■ **Passage**

........

# Bastis 1st Clutch



## jeffr (May 15, 2009)

I found these when I was feeding this morning. The male has been calling since November. 9 eggs total


----------



## Philsuma (Jul 18, 2006)

very Nice !


----------



## Julio (Oct 8, 2007)

congrats, looks like they been there a few days since they are already developing.


----------



## jeffr (May 15, 2009)

Thanks guys. That was a new leaf so its been curled. It just started opening up which is probably why I didn't see them. Well we'll see how these guys do


----------



## BBoyette (Mar 9, 2009)

Congrats, I can remember when my basti's layed their first clutch for me like it was yesterday. GL with them! Keep us updated.


----------



## jeffr (May 15, 2009)

Some development over the last few days


----------



## jeffr (May 15, 2009)

I guess you can chalk it up to inexperience or bad parenting but none of the tads were transported. I think 1 tad made it to a brom but that was because he kind of fell in it.


----------



## Arrynia (Dec 27, 2009)

What a bummer!


----------



## jeffr (May 15, 2009)

Yeah. With egg feeders you're at the mercy of the parents


----------



## nathan (Jul 24, 2009)

........

■ **Data extract**
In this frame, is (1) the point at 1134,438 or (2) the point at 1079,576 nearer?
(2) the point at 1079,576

........

■ **Task details**
Pull from the thread about the first clutch the exact text from "Some development over" up to and including "fell in it.".

■ **Expected answer**
Some development over the last few days


----------



## jeffr (May 15, 2009)

I guess you can chalk it up to inexperience or bad parenting but none of the tads were transported. I think 1 tad made it to a brom but that was because he kind of fell in it.